== Required work ==
Output, exactly as written, the lines below starting at the line containing "Breast Cancer Care infography" and ending at the line containing "pleistocene evolution of". Drop the pictures and keep both end lines.

== Record excerpts ==
▬▬▬
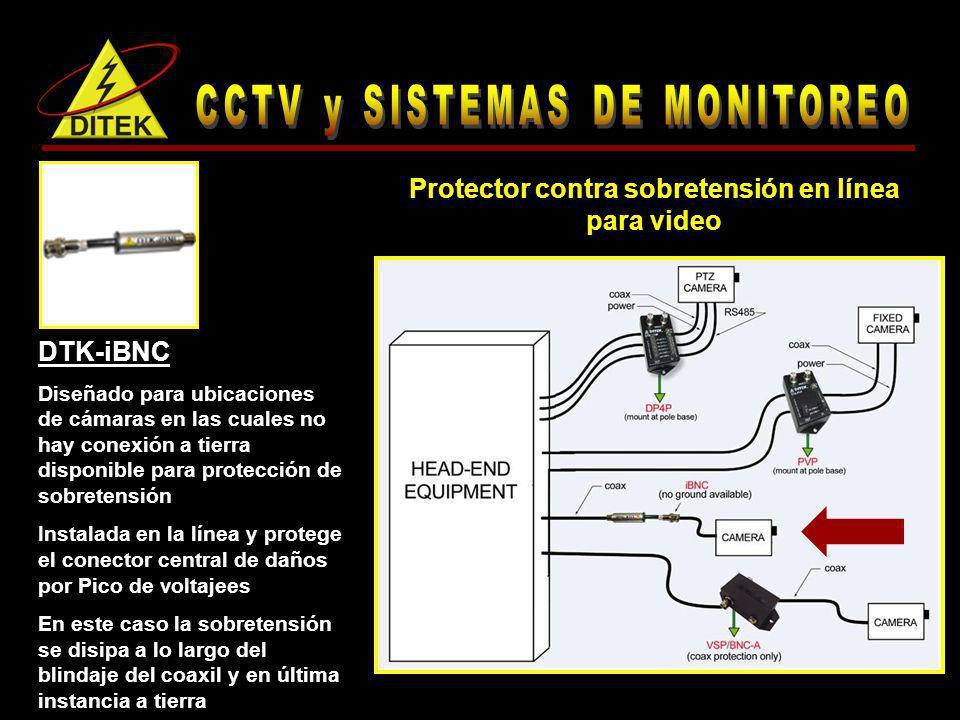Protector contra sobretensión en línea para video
▬▬▬
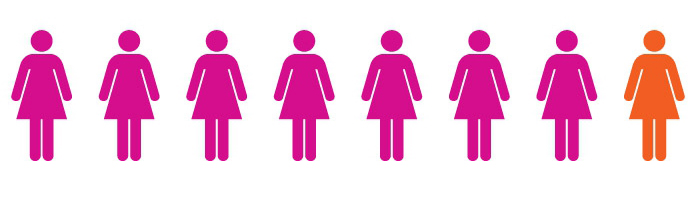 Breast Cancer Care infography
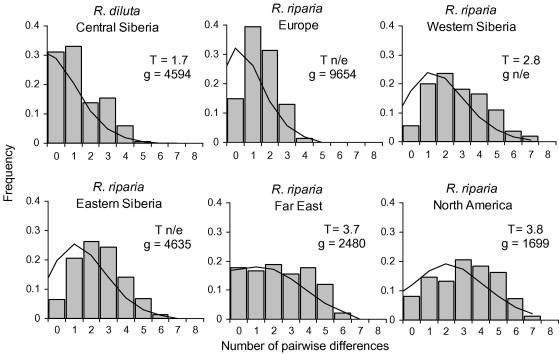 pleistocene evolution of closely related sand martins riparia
▬▬▬
== Solution to the exercise ==
 Breast Cancer Care infography
 pleistocene evolution of closely related sand martins riparia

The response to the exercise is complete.